Brisk production of nitric oxide and associated formation of S-nitrosothiols in early hemorrhage

The results of previous inhibitor studies suggest that there is some increase in nitric oxide (NO) production from constitutive NO synthase in early hemorrhage (H), but the magnitude of NO production early after H has not been previously assessed. It is generally believed that only modest production rates are possible from the constitutively expressed NO synthases. To study this, anesthetized male Sprague-Dawley rats were subjected to 90 min of isobaric (40 mmHg) H. During this period of time, the dynamics of accumulation of NO intermediates in the arterial blood was assessed using electron paramagnetic resonance spectroscopy, chemiluminescence, fluorescence imaging, and mass spectrometry.
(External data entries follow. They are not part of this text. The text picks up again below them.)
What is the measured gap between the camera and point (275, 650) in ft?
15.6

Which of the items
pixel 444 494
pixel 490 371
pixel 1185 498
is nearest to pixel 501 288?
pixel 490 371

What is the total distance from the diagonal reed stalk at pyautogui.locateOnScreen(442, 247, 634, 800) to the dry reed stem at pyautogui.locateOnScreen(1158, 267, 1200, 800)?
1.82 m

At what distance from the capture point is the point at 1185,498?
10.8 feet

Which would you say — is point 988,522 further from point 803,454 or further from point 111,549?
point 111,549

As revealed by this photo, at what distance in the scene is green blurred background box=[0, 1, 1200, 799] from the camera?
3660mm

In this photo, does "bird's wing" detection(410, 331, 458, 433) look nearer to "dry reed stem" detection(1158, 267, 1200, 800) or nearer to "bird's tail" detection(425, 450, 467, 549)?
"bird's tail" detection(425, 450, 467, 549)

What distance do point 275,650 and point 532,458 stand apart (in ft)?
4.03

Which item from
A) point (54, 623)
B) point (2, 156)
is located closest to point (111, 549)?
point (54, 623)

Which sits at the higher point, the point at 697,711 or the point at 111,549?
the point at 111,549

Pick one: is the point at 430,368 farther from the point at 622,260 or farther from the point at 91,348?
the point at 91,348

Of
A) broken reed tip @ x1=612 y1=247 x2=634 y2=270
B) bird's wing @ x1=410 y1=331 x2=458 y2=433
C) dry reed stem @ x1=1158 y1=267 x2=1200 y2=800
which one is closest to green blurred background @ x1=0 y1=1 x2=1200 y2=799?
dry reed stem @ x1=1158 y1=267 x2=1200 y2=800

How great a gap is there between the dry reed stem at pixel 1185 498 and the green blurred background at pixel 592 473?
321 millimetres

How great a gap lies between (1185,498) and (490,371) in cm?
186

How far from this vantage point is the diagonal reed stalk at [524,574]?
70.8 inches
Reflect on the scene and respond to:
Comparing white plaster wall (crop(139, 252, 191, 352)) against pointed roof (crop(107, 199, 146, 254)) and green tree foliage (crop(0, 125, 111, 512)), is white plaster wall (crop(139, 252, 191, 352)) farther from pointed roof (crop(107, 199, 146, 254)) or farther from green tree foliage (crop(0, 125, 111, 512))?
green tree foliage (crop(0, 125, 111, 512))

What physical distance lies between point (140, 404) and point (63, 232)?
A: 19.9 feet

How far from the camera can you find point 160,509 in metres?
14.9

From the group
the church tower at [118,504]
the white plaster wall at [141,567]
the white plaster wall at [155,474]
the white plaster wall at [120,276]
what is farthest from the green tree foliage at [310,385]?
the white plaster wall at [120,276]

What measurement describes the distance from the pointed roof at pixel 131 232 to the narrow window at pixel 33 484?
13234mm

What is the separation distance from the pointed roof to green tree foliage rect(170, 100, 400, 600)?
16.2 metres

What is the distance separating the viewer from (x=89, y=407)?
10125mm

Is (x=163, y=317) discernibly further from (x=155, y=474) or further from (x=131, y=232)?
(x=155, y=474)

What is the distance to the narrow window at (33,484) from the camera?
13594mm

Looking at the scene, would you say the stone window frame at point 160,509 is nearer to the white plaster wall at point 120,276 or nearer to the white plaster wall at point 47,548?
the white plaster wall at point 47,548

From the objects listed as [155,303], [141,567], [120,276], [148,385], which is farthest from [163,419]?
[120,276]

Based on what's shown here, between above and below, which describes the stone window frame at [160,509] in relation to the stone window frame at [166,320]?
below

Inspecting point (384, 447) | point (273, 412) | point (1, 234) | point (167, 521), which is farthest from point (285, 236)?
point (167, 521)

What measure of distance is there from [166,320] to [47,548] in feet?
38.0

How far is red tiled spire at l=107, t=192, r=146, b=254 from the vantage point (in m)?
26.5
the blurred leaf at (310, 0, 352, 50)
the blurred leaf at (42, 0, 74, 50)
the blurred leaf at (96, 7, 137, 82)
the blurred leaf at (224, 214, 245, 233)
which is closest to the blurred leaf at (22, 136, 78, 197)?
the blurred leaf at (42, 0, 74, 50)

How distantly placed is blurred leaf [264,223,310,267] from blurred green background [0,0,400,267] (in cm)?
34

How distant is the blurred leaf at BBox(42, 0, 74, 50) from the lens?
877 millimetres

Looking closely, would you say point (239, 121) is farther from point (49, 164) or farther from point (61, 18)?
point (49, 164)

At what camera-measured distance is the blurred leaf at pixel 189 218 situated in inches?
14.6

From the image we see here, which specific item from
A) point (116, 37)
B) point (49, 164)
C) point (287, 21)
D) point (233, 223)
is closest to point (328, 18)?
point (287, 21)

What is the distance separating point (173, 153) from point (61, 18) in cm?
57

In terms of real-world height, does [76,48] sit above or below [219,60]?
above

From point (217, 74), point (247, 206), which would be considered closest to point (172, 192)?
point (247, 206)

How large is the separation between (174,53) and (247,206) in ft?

Electron paramagnetic resonance-detectable NO adducts were also measured with spin traps in blood plasma and red blood cells. H led to an increase in the concentration of hemoglobin-NO from 0.9 +/- 0.2 to 4.8 +/- 0.7 mu M. This accumulation was attenuated by a nonselective inhibitor of NO synthase, N-G-nitro-Larginine-methyl ester (L-NAME), but not by N-G-nitro-D-arginine-methyl ester (D-NAME) or 1400W. Administration of L-NAME (but not 1400W or D-NAME) during H produced a short-term increase in mean arterial pressure (similar to 90%). In H, the level of N oxides in red blood cells increased sevenfold. S-nitrosylation of plasma proteins was revealed with "biotin switch" techniques. The results provide compelling evidence that there is brisk production of NO in early H. The results indicate that the initial compensatory response to H is more complicated than previously realized, and it involves an orchestrated balance between intense vasoconstrictor and vasodilatory components.